Campeonato Brasiliense
- Season: 2017
- Champions: Brasiliense
- Relegated: Brasília Taguatinga
- Matches played: 33
- Goals scored: 85 (2.58 per match)
- Top goalscorer: Romarinho (13 goals) (Ceilândia)
- Biggest home win: Gama 5–0 Santa Cruz (R6, 2 March)
- Biggest away win: Brasília 0–5 Luziânia (R9, 12 March)
- Highest attendance: 3,021 Gama 2-0 Atlético Taguatinga

= 2017 Campeonato Brasiliense =

The 2017 Campeonato Brasiliense was the 42nd edition of the Campeonato Brasiliense, the main division of soccer of the Federal District, Brazil.
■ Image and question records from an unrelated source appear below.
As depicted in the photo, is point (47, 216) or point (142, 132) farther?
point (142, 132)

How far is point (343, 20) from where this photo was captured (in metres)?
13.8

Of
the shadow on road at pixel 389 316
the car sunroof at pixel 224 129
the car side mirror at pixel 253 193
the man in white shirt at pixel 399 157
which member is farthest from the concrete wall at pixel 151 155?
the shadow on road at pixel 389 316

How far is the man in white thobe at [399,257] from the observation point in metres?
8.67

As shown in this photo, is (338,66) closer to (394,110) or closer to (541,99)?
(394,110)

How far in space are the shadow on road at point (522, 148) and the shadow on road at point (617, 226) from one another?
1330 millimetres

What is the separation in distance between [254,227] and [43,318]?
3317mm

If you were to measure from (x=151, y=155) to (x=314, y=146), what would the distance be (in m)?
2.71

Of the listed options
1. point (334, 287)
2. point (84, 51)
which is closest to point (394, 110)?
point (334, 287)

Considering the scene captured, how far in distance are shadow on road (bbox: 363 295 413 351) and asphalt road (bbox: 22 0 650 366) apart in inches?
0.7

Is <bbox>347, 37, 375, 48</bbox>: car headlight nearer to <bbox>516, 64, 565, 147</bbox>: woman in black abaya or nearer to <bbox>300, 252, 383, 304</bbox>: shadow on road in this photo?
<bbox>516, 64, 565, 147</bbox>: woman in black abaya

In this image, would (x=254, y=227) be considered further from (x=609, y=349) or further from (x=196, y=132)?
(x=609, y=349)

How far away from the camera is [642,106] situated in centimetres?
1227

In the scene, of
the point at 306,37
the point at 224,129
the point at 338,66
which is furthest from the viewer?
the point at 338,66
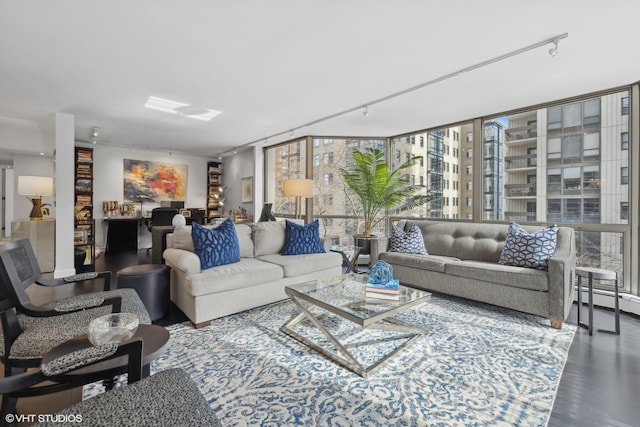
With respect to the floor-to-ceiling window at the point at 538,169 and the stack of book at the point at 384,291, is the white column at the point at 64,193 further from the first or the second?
the stack of book at the point at 384,291

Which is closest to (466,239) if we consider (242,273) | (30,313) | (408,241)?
(408,241)

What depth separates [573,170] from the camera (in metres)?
3.58

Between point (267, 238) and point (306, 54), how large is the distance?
2063 millimetres

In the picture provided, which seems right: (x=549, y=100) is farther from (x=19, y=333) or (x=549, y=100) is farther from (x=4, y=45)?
(x=4, y=45)

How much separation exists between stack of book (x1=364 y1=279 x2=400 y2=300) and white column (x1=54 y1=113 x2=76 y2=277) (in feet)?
15.1

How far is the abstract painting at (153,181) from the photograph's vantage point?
7027mm

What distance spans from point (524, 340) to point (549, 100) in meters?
2.92

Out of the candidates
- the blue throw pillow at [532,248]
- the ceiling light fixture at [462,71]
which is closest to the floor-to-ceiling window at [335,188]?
the ceiling light fixture at [462,71]

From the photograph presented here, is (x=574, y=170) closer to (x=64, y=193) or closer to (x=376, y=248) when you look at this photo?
(x=376, y=248)

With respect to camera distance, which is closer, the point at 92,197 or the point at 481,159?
the point at 481,159

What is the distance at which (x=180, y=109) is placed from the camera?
4254 millimetres

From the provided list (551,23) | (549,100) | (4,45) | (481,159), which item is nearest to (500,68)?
(551,23)

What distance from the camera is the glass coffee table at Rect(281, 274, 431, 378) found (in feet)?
6.43

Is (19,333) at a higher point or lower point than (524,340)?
higher
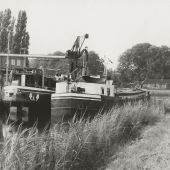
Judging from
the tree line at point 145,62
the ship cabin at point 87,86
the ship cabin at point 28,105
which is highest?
the tree line at point 145,62

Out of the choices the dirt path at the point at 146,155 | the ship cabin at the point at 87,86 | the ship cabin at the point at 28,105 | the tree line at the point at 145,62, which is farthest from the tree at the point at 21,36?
the dirt path at the point at 146,155

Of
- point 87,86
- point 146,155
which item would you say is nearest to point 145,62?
point 87,86

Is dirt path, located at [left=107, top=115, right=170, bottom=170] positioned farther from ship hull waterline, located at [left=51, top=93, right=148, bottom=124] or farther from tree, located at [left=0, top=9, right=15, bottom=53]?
tree, located at [left=0, top=9, right=15, bottom=53]

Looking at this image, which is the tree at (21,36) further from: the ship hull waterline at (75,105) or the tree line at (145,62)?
the tree line at (145,62)

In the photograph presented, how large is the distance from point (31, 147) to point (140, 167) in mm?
2449

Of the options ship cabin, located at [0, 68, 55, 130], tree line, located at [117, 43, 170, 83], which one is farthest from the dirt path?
tree line, located at [117, 43, 170, 83]

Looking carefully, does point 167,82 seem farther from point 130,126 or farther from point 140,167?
point 140,167

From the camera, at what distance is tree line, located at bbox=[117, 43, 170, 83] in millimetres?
80250

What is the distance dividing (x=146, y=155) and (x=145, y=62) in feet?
252

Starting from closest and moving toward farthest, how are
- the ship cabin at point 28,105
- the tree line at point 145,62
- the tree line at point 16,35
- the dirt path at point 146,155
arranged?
1. the dirt path at point 146,155
2. the ship cabin at point 28,105
3. the tree line at point 16,35
4. the tree line at point 145,62

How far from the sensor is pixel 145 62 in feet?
274

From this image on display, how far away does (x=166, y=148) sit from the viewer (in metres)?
8.51

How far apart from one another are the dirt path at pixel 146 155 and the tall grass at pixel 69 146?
1.29 feet

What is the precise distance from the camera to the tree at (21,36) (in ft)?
163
The competition, which was organized by the Brasiliense Football Federation, was played between January 30 and May 7 by twelve teams from DF, Goiás and Minas Gerais. The championship awarded two places for the 2018 Copa do Brasil and the 2018 Copa Verde, as well as two places for the 2018 Campeonato Brasileiro Série D.

== Regulation ==
The championship was played in four stages: qualifying round, quarter finals, semifinals and final. In the first phase, the twelve teams played each other in first leg games, totaling eleven rounds. The eight teams with the most points scored in the first round advanced to the quarter-finals, while the last two teams were relegated to the second division in 2018. From then on, teams faced a knockout system until the championship game of 2017.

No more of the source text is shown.